- [Written problem] Present the following entries again, word for word and in full.

- [Material to process]
━━━━━━━━━━━━━━━━━━━━
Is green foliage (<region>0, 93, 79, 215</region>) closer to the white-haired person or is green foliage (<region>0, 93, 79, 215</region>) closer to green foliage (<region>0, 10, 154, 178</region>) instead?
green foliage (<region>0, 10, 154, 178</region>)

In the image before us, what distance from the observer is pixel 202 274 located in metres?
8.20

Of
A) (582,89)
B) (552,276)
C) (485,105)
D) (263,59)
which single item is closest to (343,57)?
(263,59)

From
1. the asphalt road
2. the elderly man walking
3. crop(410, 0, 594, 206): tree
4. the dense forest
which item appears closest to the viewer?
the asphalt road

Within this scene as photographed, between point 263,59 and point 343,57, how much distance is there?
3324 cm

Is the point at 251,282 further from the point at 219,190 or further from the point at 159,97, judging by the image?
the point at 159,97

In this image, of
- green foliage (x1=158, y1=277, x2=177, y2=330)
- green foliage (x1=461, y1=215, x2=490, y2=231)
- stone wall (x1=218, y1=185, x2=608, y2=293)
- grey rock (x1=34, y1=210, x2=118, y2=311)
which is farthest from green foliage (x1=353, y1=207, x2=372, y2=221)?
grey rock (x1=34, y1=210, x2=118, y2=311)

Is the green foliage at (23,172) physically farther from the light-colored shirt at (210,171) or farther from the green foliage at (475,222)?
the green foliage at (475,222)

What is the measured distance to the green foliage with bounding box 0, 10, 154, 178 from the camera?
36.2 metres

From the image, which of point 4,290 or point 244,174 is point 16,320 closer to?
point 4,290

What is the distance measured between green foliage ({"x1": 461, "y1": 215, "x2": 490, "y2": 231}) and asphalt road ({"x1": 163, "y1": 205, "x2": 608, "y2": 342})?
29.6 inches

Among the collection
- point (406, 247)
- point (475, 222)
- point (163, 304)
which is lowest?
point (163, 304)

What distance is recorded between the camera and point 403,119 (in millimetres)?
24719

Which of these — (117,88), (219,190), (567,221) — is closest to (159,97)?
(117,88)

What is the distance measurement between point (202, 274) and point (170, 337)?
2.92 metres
━━━━━━━━━━━━━━━━━━━━
- [Exercise solution]
Is green foliage (<region>0, 93, 79, 215</region>) closer to the white-haired person or is green foliage (<region>0, 93, 79, 215</region>) closer to green foliage (<region>0, 10, 154, 178</region>) instead?
green foliage (<region>0, 10, 154, 178</region>)

In the image before us, what distance from the observer is pixel 202 274 located in metres?
8.20

Of
A) (582,89)
B) (552,276)
C) (485,105)
D) (263,59)
which single item is closest to (343,57)?
(263,59)

From
1. the asphalt road
2. the elderly man walking
3. crop(410, 0, 594, 206): tree
4. the dense forest
which item appears closest to the viewer?
the asphalt road

Within this scene as photographed, between point 263,59 and point 343,57, how much distance is there?
3324 cm

Is the point at 251,282 further from the point at 219,190 or further from the point at 159,97, judging by the image?
the point at 159,97

In this image, of
- green foliage (x1=158, y1=277, x2=177, y2=330)
- green foliage (x1=461, y1=215, x2=490, y2=231)
- stone wall (x1=218, y1=185, x2=608, y2=293)
- grey rock (x1=34, y1=210, x2=118, y2=311)
which is farthest from green foliage (x1=353, y1=207, x2=372, y2=221)?
grey rock (x1=34, y1=210, x2=118, y2=311)

Is the green foliage at (23,172) physically farther from the light-colored shirt at (210,171) or farther from the green foliage at (475,222)?
the green foliage at (475,222)

What is the measured distance to the green foliage with bounding box 0, 10, 154, 178 from the camera?
36.2 metres

From the image, which of point 4,290 or point 244,174 is point 16,320 closer to?
point 4,290

What is the distance measured between green foliage ({"x1": 461, "y1": 215, "x2": 490, "y2": 231}) and asphalt road ({"x1": 163, "y1": 205, "x2": 608, "y2": 342})?
29.6 inches

Among the collection
- point (406, 247)
- point (475, 222)
- point (163, 304)
which is lowest?
point (163, 304)

What distance is recorded between the camera and point 403,119 (in millimetres)?
24719

Which of these — (117,88), (219,190), (567,221) — is closest to (159,97)?
(117,88)

What is the distance measurement between point (202, 274) and point (170, 337)?
2.92 metres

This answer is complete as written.